Источник —
• • • • •
Настал день суда. Набилось столько людей, что яблоку негде было упасть. Все были в лихорадочном нетерпении и спрашивали друг у друга: неужели этот суд действительно состоится?! Обвиняемый был до того напуган, что явился под охраной, которой снабдила его все та же Метелла (Rose. Атег., 13). Он был уверен, что его зарежут тут же у трибунала. На передней скамье сидели знатнейшие граждане, вид у них был скорбный и понурый. Им было горько и стыдно, но выступить защитником среди них не отважился ни единый. Явился веселый и бодрый обвинитель Эруций. Наклонившись к одному из присяжных, он кивнул на переднюю скамью и спросил, будет ли кто-нибудь из них выступать. Получив отрицательный ответ, он совершенно успокоился. О существовании же молодого защитника он, кажется, даже не догадывался.
Говорил он без всякой подготовки, считая свое выступление пустой формальностью. Вел себя нагло и развязно и держался как хозяин: садился, когда вздумается, расхаживал туда и сюда, однажды даже прервал свою речь, подозвал раба и вполголоса заказал обед из ближайшей лавочки (Ibid., 59). Наконец он сел.
И тут со скамьи защиты поднялся хрупкий, бледный как смерть юноша. Все глаза обратились к нему. Все заметили, что он дрожит, как будто у него сильнейший озноб. Но это был не страх, вернее, страх особого рода. Цицерон страшно волновался перед выступлением. «Я бледнею и содрогаюсь всем телом и душой при первых словах своей речи», — говорил он (De or., I, 121 ср. Cluent., 51). Иногда он приходил в суд с таким бледным, как маска, лицом, что его буквально не могли узнать (Plut. Cic., 35). Он «говорить начинал со страхом и насилу переставал трястись и дрожать» (Ibid.). А ведь это было первое его большое выступление!
Он извинился, сказал, что очень застенчив и робок, а потому ему трудно говорить (Rose. Атеr., 9). Обвинитель окинул его презрительным и насмешливым взглядом и, не обращая на него больше внимания, отвернулся и стал громко шутить с соседями. И вдруг юноша произнес имя Хризогона. Эруций не поверил своим ушам. Он повернулся и во все глаза уставился на молодого безумца. Нет, он не ослышался. Юноша снова произнес имя Хризогона и назвал его злодеем и убийцей… (Ibid., 59–60).
• • • • •
Кто, согласно отрывку о суде выше, снабдил обвиняемого охраной?

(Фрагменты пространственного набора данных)
• • • • •
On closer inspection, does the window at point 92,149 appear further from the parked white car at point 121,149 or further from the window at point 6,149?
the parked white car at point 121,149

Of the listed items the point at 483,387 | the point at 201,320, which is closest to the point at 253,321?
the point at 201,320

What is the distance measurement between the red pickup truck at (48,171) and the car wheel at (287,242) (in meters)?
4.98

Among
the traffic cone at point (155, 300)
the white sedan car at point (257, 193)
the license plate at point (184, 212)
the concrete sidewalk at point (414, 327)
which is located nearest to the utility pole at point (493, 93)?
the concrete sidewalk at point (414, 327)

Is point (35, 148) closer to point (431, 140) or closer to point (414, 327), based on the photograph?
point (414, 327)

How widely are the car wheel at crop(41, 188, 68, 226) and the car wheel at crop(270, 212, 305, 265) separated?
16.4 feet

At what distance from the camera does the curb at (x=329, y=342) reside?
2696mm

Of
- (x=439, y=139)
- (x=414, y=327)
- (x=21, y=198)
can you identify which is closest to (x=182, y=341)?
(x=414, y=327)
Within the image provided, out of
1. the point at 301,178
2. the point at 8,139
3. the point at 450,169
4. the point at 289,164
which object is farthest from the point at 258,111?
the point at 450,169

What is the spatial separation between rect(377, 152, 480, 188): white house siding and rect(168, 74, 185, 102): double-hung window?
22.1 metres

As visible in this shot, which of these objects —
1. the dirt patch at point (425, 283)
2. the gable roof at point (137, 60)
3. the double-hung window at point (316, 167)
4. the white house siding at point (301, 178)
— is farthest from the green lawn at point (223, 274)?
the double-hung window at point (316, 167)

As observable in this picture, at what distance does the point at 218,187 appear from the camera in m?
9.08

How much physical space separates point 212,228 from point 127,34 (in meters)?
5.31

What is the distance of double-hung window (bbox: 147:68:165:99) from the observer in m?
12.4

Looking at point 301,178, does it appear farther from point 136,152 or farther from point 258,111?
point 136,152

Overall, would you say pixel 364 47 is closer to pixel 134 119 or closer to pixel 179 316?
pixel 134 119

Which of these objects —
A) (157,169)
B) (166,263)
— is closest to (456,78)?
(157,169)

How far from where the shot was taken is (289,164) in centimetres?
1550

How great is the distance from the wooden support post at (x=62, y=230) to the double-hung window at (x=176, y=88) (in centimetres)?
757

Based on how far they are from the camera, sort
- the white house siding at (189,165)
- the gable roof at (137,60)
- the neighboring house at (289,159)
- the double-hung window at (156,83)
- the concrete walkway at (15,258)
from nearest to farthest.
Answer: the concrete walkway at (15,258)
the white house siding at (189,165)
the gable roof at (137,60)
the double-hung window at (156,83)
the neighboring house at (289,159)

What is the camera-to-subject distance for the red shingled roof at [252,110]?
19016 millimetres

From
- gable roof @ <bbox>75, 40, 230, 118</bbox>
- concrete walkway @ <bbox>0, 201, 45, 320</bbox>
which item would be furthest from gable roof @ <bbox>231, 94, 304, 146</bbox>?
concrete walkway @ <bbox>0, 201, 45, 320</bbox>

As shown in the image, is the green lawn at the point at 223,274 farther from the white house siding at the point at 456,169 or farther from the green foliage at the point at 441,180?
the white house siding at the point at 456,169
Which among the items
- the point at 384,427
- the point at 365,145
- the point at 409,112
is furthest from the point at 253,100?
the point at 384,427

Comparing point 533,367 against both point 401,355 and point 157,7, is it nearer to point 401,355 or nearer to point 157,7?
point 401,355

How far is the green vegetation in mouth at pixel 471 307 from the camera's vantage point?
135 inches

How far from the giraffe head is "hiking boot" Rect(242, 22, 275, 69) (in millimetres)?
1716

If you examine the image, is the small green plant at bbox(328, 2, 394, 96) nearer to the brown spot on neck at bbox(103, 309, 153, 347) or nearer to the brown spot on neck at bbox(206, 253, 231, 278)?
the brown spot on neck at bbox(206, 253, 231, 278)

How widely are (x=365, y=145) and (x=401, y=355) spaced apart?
• • • • •
Полное решение — Охраной обвиняемого снабдила Метелла.